Er stammte vom Huckensteinerhof in Oberleitach, jener gesegneten Weingegend zwischen Rentsch und Unterinn, oberhalb von Bozen. Mit sieben Brüdern und einer Schwester ist er dort aufgewachsen. Wie er auf den Gedanken kam, Missionar zu werden, blieb ein Geheimnis zwischen Gott und ihm. Mit 17 Jahren stellte er sich im Josefs-Missionshaus in Brixen vor; er wollte Missionsbruder werden, ganz entschieden! In unseren Häusern in Holland und England hat er dreizehn Jahre lang seinen Beruf zur Reifung gebracht und eine gediegene Ausbildung erlangt: als Elektroinstallateur und Baumeister, beides mit Diplom. Im März 1959, vor 61 Jahren also, weihte er sich endgültig seiner Berufung durch den Ewigen Missionseid. 1963 endlich erfüllte sich sein Traum: er durfte in die Mission auf der Insel Borneo, heute Ostmalaysia.

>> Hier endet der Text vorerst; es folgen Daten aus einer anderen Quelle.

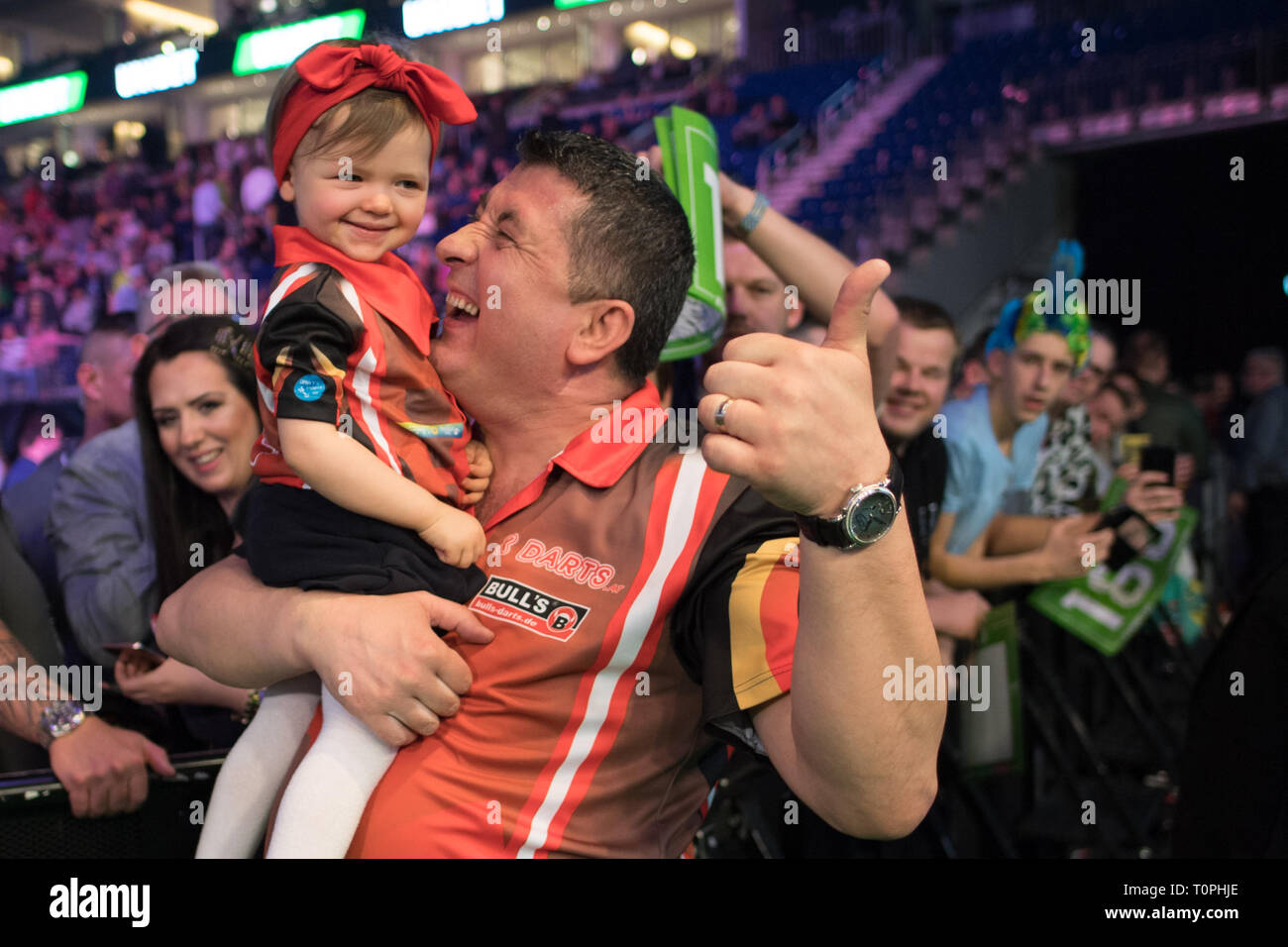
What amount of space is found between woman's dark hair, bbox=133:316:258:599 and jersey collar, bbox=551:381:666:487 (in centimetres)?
118

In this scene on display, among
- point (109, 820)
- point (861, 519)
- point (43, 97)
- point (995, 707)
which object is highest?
point (43, 97)

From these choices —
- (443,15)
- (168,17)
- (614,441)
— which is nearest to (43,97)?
(168,17)

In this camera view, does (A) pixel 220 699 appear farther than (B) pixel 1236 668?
Yes

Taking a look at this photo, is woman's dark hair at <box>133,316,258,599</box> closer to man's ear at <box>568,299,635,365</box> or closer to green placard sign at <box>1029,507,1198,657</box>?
man's ear at <box>568,299,635,365</box>

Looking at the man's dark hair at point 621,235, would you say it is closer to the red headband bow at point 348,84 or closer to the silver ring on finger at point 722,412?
the red headband bow at point 348,84

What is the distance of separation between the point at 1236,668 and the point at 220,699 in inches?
76.5

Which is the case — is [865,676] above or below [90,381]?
below

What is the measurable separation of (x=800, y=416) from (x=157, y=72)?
7.45m

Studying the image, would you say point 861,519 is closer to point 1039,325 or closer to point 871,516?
point 871,516

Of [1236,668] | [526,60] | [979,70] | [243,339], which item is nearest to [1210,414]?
[979,70]

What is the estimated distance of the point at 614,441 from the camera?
1522mm

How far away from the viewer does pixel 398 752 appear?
55.2 inches
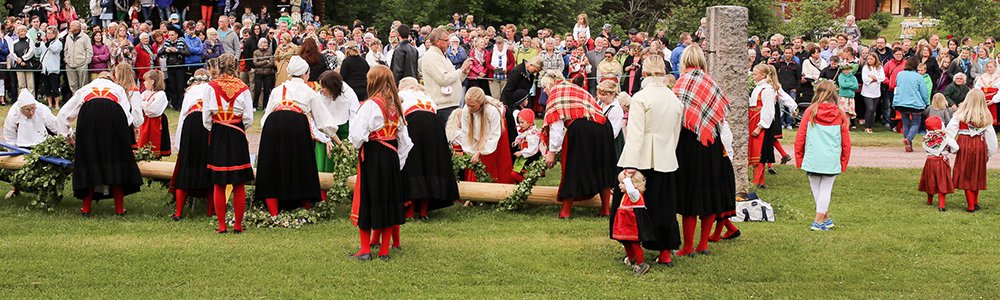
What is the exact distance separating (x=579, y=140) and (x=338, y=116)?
7.99 feet

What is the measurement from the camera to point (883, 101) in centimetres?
2222

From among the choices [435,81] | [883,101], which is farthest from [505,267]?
[883,101]

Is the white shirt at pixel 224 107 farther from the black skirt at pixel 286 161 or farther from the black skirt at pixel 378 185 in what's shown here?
the black skirt at pixel 378 185

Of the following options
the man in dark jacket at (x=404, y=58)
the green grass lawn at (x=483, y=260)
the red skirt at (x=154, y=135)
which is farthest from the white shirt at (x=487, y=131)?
the man in dark jacket at (x=404, y=58)

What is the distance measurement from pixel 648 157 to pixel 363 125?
2119 millimetres

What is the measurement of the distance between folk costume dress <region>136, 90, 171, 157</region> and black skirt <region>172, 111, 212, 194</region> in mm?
2069

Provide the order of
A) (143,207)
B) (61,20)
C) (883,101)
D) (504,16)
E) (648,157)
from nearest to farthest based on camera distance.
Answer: (648,157), (143,207), (883,101), (61,20), (504,16)

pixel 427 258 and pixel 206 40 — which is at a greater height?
pixel 206 40

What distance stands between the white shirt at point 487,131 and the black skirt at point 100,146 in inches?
129

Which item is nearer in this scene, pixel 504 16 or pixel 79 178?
pixel 79 178

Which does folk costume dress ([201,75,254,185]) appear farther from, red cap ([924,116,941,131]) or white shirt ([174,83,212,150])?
red cap ([924,116,941,131])

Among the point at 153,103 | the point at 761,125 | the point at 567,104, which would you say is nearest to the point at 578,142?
the point at 567,104

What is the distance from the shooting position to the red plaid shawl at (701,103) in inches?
387

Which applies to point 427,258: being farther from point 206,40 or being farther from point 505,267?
point 206,40
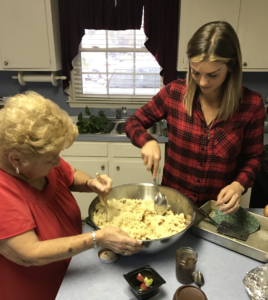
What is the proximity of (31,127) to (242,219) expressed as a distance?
107 centimetres

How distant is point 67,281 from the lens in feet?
3.41

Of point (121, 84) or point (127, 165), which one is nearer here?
point (127, 165)

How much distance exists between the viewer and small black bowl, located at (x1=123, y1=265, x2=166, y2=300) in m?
0.94

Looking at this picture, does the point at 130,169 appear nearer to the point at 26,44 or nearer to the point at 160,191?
the point at 160,191

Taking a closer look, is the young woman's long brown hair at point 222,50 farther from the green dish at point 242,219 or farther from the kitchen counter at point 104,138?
the kitchen counter at point 104,138

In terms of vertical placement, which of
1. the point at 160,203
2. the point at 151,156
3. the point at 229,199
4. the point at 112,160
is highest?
the point at 151,156

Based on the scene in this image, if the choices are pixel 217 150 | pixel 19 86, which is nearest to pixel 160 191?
pixel 217 150

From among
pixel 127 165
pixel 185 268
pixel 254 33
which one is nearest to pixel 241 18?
pixel 254 33

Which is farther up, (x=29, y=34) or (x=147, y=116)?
(x=29, y=34)

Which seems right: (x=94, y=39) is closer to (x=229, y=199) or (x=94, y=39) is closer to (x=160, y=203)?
(x=160, y=203)

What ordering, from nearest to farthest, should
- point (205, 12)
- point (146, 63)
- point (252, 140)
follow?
point (252, 140) → point (205, 12) → point (146, 63)

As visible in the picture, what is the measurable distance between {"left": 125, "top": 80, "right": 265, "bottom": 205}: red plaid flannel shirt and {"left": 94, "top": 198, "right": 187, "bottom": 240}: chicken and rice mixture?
0.88 ft

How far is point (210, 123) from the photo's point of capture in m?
1.43

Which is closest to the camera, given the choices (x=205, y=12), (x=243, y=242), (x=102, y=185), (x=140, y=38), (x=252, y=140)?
(x=243, y=242)
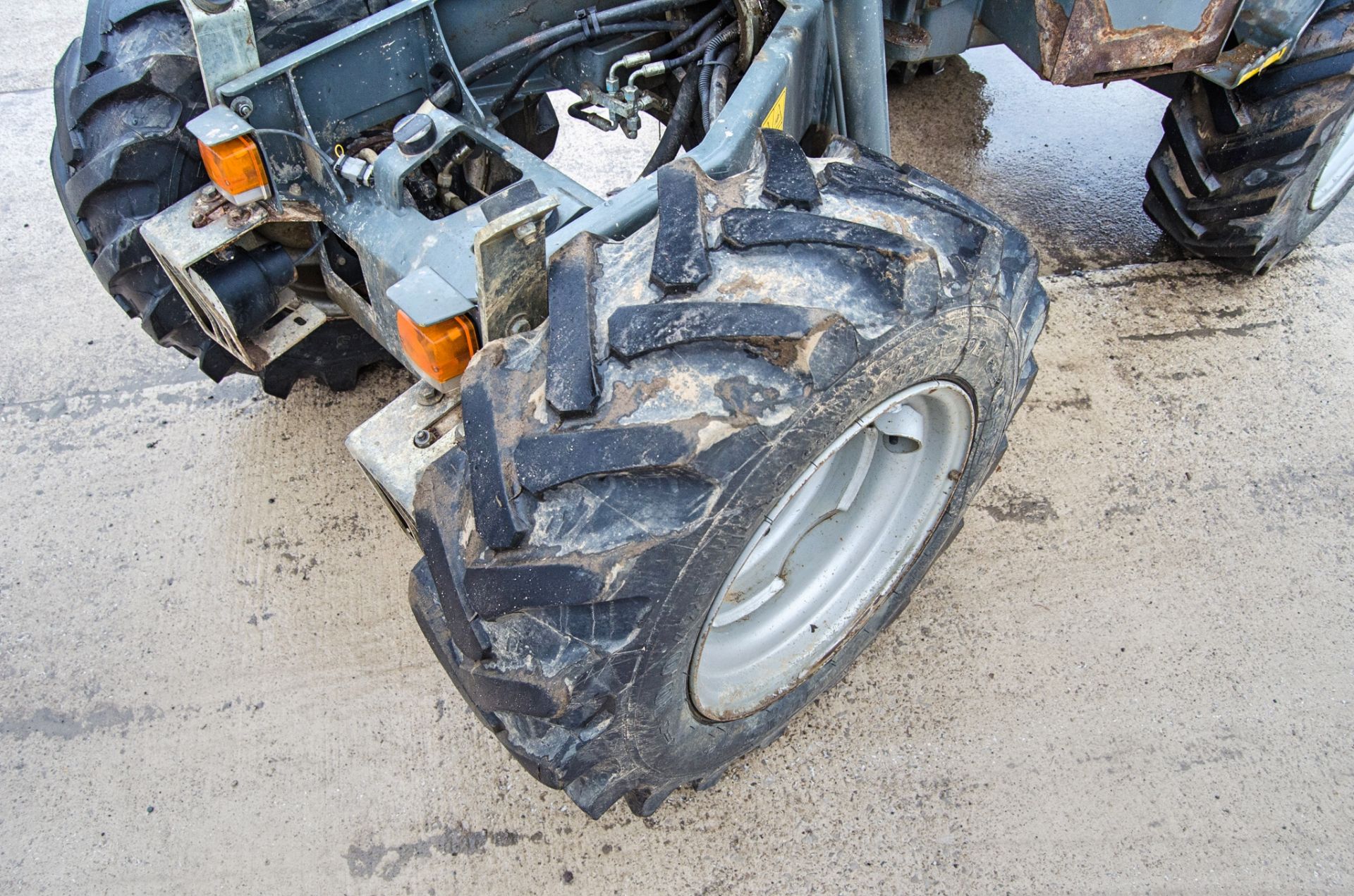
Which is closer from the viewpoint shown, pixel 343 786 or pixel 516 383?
pixel 516 383

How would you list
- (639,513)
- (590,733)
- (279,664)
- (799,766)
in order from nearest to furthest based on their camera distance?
→ (639,513)
(590,733)
(799,766)
(279,664)

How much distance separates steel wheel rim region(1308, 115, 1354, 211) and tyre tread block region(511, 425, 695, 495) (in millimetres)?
2605

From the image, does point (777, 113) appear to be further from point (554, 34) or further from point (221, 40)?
point (221, 40)

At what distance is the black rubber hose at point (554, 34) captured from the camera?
7.28 feet

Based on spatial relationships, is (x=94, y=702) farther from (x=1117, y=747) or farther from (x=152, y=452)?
(x=1117, y=747)

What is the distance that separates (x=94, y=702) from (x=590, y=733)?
60.0 inches

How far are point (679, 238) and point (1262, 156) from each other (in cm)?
211

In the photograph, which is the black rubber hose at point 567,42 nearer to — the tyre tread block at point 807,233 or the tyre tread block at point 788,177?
the tyre tread block at point 788,177

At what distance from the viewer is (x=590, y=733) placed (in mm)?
1619

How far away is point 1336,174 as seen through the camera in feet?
10.1

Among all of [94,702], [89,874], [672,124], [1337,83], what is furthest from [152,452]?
[1337,83]

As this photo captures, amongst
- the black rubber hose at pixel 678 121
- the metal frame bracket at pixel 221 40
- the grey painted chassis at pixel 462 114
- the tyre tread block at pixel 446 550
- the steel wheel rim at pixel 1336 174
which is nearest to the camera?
the tyre tread block at pixel 446 550

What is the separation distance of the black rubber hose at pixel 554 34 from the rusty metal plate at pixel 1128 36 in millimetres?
869

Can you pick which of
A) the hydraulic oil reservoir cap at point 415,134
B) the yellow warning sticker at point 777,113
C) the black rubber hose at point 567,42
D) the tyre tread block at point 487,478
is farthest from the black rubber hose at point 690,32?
the tyre tread block at point 487,478
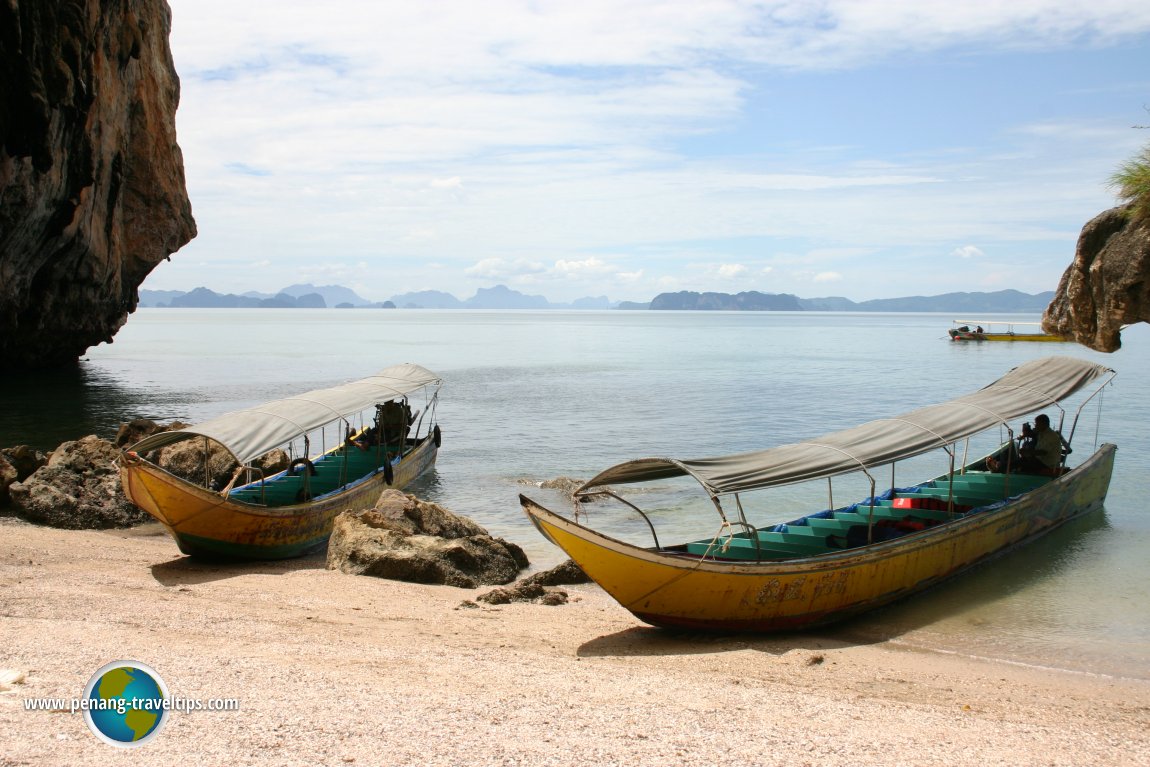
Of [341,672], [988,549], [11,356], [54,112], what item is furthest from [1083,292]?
[11,356]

Dort, am großen Baram-Fluss, der damals noch durch dichten Urwald floss, vollbrachte Bruder Albert dann ganze 38 Jahre lang sein Lebenswerk; und das vor allem in der Mission Long San am Oberlauf des Flusses, das damals nur auf Motorbooten in dreitägiger Reise von der Küste aus erreichbar war. Gerade zu jener Zeit drangen internationale Holzfirmen mit Motorsägen und Sattelschleppern unaufhaltsam durch den Urwald voran. Gewaltsam brach die Moderne auf das naturverbundene, völlig unvorbereitete Volk der Kenyahs herein. Zu spät bemerkten diese Menschen, dass mit den Bäumen auch sie selbst entwurzelt wurden.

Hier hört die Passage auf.